* [REQUIREMENTS] Pick out every line in the data below that contains the string "pixel", and copy each such line in full.

Scene-based reasoning records:
◆ ◆ ◆ ◆

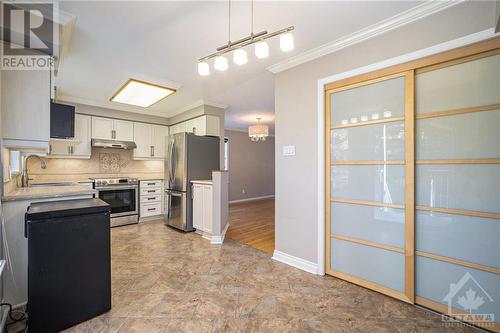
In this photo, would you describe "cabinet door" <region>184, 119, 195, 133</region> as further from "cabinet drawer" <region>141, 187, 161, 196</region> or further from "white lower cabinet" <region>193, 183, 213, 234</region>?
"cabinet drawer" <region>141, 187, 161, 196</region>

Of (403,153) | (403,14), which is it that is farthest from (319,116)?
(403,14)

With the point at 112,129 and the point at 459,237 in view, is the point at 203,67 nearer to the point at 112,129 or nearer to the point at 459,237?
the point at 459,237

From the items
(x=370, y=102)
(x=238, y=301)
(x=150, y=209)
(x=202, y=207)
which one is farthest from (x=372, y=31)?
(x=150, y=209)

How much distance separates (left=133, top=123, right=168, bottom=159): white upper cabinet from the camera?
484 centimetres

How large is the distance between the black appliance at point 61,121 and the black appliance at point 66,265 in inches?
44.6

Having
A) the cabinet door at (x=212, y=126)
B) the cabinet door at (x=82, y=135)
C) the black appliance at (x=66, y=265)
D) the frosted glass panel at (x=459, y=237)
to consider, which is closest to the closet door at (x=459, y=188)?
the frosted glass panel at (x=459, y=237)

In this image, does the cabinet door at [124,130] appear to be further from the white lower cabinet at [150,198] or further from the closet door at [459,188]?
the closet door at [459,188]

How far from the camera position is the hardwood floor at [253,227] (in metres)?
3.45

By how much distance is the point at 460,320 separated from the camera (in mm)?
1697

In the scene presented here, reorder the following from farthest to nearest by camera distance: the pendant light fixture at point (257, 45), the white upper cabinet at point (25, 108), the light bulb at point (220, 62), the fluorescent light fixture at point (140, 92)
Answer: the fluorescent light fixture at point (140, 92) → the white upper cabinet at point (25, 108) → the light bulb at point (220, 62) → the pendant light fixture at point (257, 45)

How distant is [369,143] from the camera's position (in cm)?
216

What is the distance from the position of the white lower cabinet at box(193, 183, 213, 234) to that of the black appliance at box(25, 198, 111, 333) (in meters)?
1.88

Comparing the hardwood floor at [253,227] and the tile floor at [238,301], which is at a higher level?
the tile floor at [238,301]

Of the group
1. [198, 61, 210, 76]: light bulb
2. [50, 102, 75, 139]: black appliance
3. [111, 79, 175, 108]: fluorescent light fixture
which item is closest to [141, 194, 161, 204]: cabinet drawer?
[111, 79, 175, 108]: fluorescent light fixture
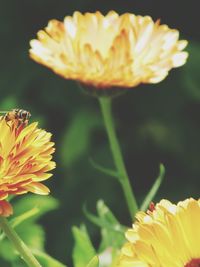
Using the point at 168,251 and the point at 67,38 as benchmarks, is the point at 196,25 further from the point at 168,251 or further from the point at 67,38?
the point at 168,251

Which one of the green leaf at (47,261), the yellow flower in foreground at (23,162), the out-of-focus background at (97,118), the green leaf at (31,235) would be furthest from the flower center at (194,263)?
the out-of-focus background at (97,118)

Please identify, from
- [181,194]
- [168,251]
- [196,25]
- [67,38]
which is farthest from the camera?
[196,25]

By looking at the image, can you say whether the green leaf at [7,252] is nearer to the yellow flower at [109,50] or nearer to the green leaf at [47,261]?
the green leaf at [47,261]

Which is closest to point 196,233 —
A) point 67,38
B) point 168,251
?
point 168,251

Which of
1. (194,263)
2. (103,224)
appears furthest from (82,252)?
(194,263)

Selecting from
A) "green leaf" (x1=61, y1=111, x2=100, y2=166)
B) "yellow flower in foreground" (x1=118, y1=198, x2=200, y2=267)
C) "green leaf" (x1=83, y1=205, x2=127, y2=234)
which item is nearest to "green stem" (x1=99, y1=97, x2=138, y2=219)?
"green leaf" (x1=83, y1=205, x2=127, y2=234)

◆ ◆ ◆ ◆

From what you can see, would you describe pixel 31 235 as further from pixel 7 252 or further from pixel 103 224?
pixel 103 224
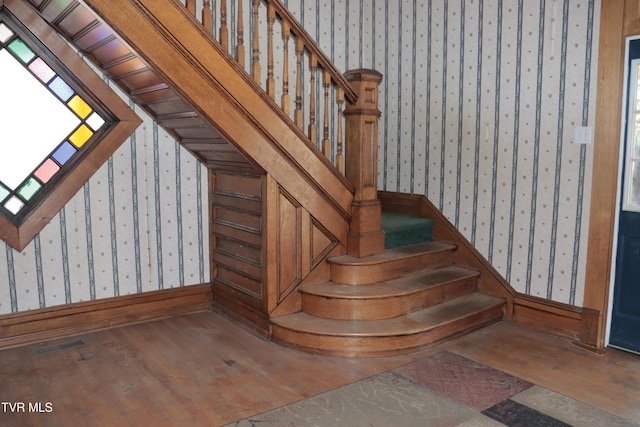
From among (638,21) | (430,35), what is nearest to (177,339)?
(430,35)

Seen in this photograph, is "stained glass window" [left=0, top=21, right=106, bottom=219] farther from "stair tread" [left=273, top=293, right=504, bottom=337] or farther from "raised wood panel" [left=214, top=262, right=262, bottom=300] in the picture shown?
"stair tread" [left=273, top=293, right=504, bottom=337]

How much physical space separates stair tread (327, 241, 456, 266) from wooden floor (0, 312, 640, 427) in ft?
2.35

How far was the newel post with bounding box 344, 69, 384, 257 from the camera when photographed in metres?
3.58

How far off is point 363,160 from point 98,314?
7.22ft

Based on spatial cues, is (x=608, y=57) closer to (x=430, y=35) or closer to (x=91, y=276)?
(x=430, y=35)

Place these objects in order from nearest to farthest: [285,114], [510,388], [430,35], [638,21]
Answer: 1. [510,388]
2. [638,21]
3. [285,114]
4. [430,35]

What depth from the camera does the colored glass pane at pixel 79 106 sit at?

◆ ◆ ◆ ◆

* [EXERCISE RESULT]
From what you can see, would you describe pixel 31 235 as further from pixel 7 252 or further from pixel 103 224?
pixel 103 224
What depth from the camera does the colored glass pane at pixel 79 106 sit at?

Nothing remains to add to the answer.